**Text under study:**
Jayashree is a seasoned professional with vast industry experience which includes positions in design, manufacturing, project management, and software development. Over the years she has consolidated knowledge and expertise in software development (migrated from Fortran/Pascal/C days to j2ee/python/android world) and currently pursues a deep interest in providing j2ee solutions, data science applications, mobile solutions in Android. She seeks and enjoys solving technically challenging software problems.
Jayashree Javi’s Introduction to Data Science
How did you begin your career in data science?
I was fortunate enough to work in a company which had employed Big Data Engineering and Data Science way before this term became popular. I worked in an Information Retrieval company where processing millions of documents for Search and Retrieval every day was the norm. We were a Java/JEE shop and we had to apply Big Data Engineering and Analytics techniques every now and then to generate reports from the massive amount of log files for usage analytics and were using Hadoop when Hadoop was not that famous.

**Exercise set:**
• 1. List the areas in which Jayashree has held positions, according to the data science interview.
• 2. Continue the interview about Jayashree Javi's start in data science.
The lines after this interview are separate material.

**Data block:**
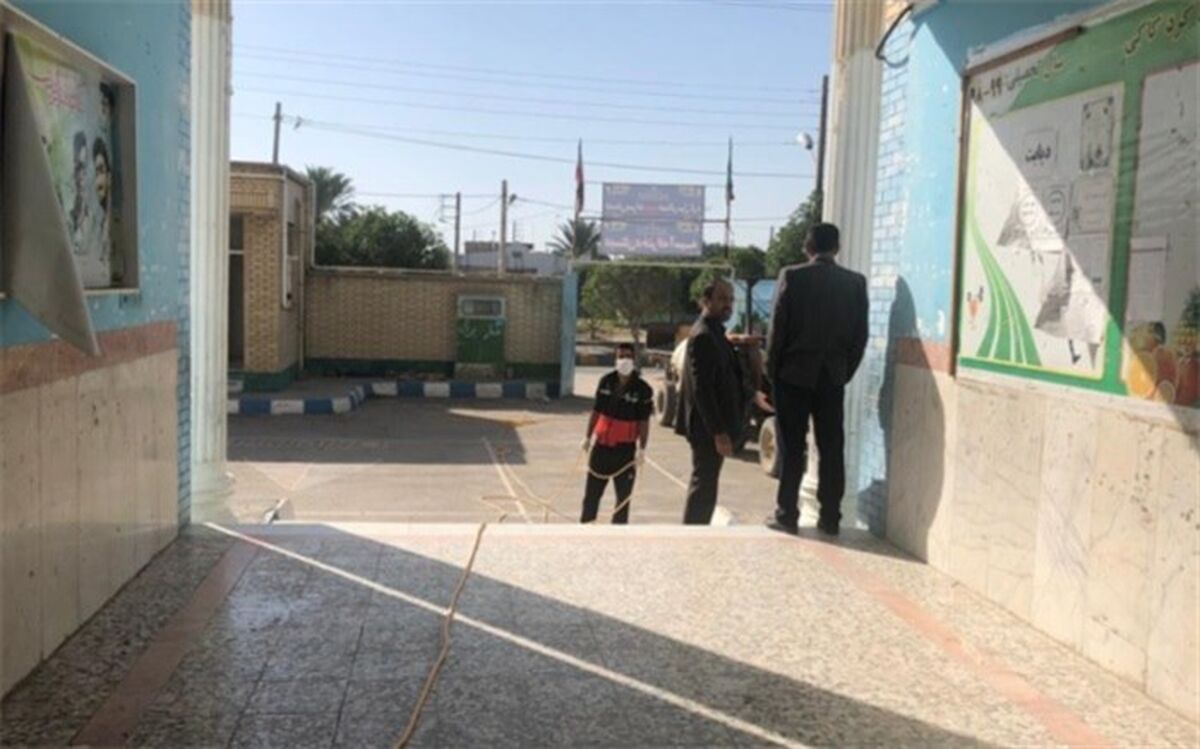 بازدید رئیس اداره آموزش و پرورش از روند ضدعفونی کردن مدارس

**Your responses:**
• 1. Design, manufacturing, project management, and software development.

• 2.
Subsequently, I was tapped for teaching and training opportunities at my alma mater, Wayne State University. I started teaching on the side which became popular and subsequently I started teaching full time. Then I received opportunities to train Corporate Software Engineers on using Amazon Web Services (AWS) — run Sentiment Analysis, Recommendation systems etc., on Elastic Map Reduce (EMR).
Then the wave of Data Analytics pulled me over to understand Exploratory Data Analytics using Jupyter. Since Python was more popular than R, I chose Python and used NumPy, Pandas, and Seaborn to create visualizations. I have been teaching all of these concepts currently.
What do you feel are some common misconceptions about data science or your work in general?
Data Analytics is different from Data Science which is different from Big Data Engineering. All are different with different skills required. For Data Science a person needs to be good in writing and applying various Algorithms. Exploratory Data Analytics is the first step in the journey of Data Scientist and it is a low hanging fruit which can be reached by anyone good in Algebra and numbers. When you see everyone talking about AI, Machine learning, self-driving cars etc., many get intimidated by the sheer complexity of this subject matter and have a misconception that they cannot achieve it. This is not true. There is a path to get to the highest complexity and the journey is not very difficult and in the process, each one may realize in which role they fit in better and then can pursue that role.
What inspired you to learn more about Data Analytics?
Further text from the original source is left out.